**Collected data:**
◆ ◆ ◆ ◆

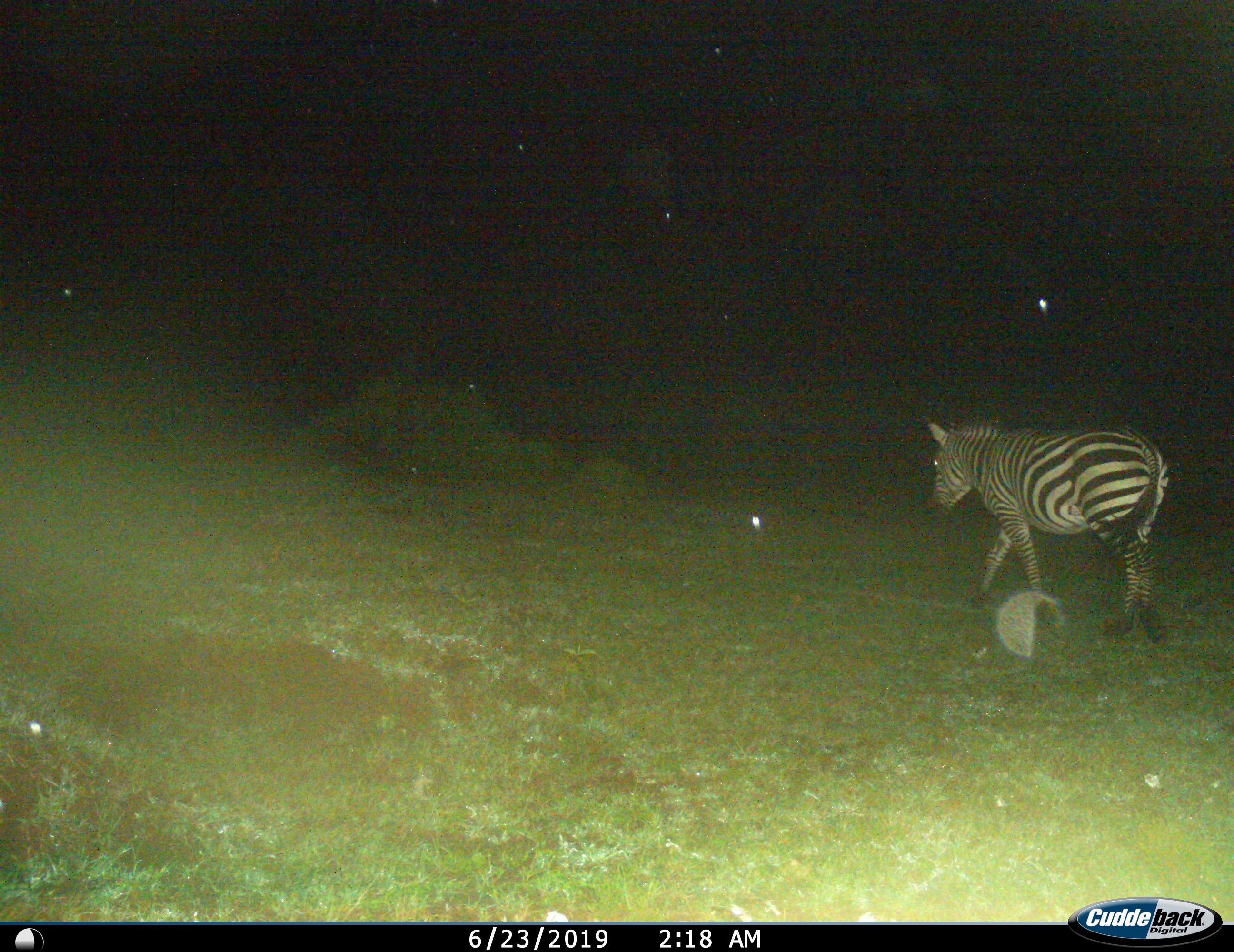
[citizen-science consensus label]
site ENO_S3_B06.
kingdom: Animalia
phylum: Chordata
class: Mammalia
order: Perissodactyla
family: Equidae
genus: Equus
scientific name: Equus quagga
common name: plains zebra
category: zebraplains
Zebraplains (plains zebra) (Equus quagga), count 1. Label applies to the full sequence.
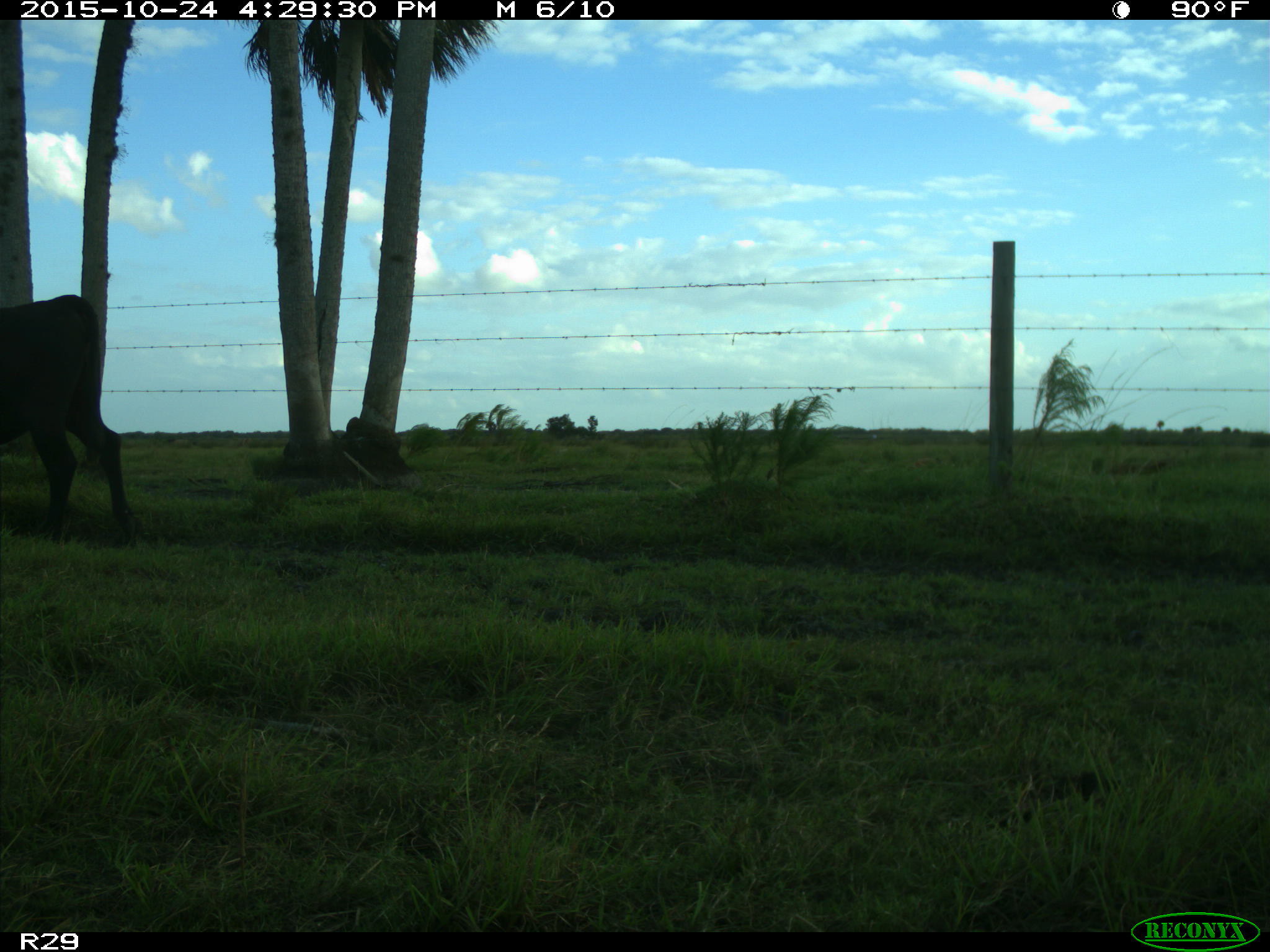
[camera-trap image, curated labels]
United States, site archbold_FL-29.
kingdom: Animalia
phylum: Chordata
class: Mammalia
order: Artiodactyla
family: Bovidae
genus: Bos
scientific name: Bos taurus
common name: domestic cow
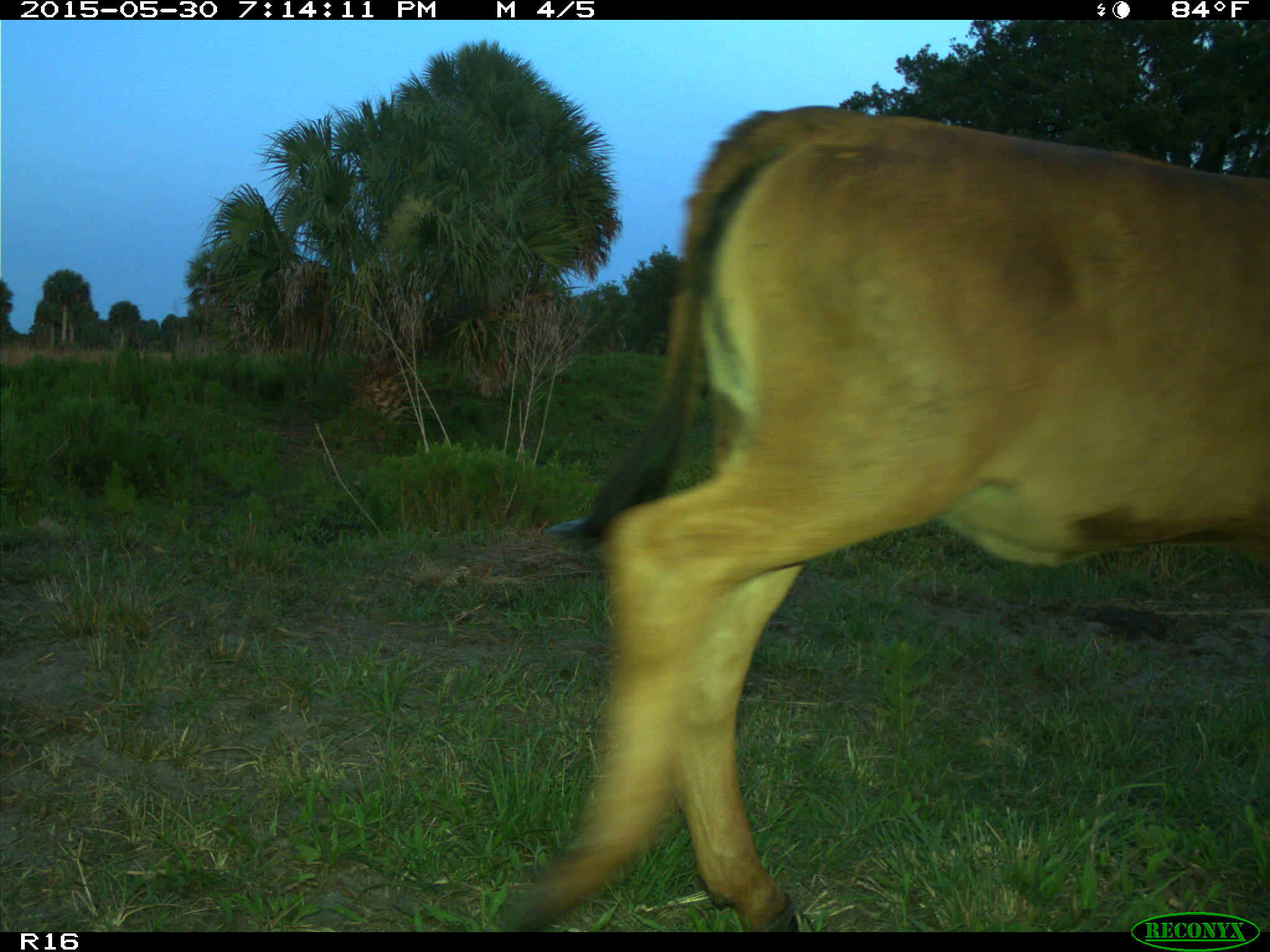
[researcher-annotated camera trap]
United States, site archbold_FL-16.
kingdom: Animalia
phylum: Chordata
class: Mammalia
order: Artiodactyla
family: Bovidae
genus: Bos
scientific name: Bos taurus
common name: domestic cow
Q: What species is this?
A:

◆ ◆ ◆ ◆

**WORK INSTRUCTIONS:** None of the pictures should be carried over when the data above is transcribed exactly.

**TASK ANSWER:**
[citizen-science consensus label]
site ENO_S3_B06.
kingdom: Animalia
phylum: Chordata
class: Mammalia
order: Perissodactyla
family: Equidae
genus: Equus
scientific name: Equus quagga
common name: plains zebra
category: zebraplains
Zebraplains (plains zebra) (Equus quagga), count 1. Label applies to the full sequence.
[camera-trap image, curated labels]
United States, site archbold_FL-29.
kingdom: Animalia
phylum: Chordata
class: Mammalia
order: Artiodactyla
family: Bovidae
genus: Bos
scientific name: Bos taurus
common name: domestic cow
[researcher-annotated camera trap]
United States, site archbold_FL-16.
kingdom: Animalia
phylum: Chordata
class: Mammalia
order: Artiodactyla
family: Bovidae
genus: Bos
scientific name: Bos taurus
common name: domestic cow
Q: What species is this?
A:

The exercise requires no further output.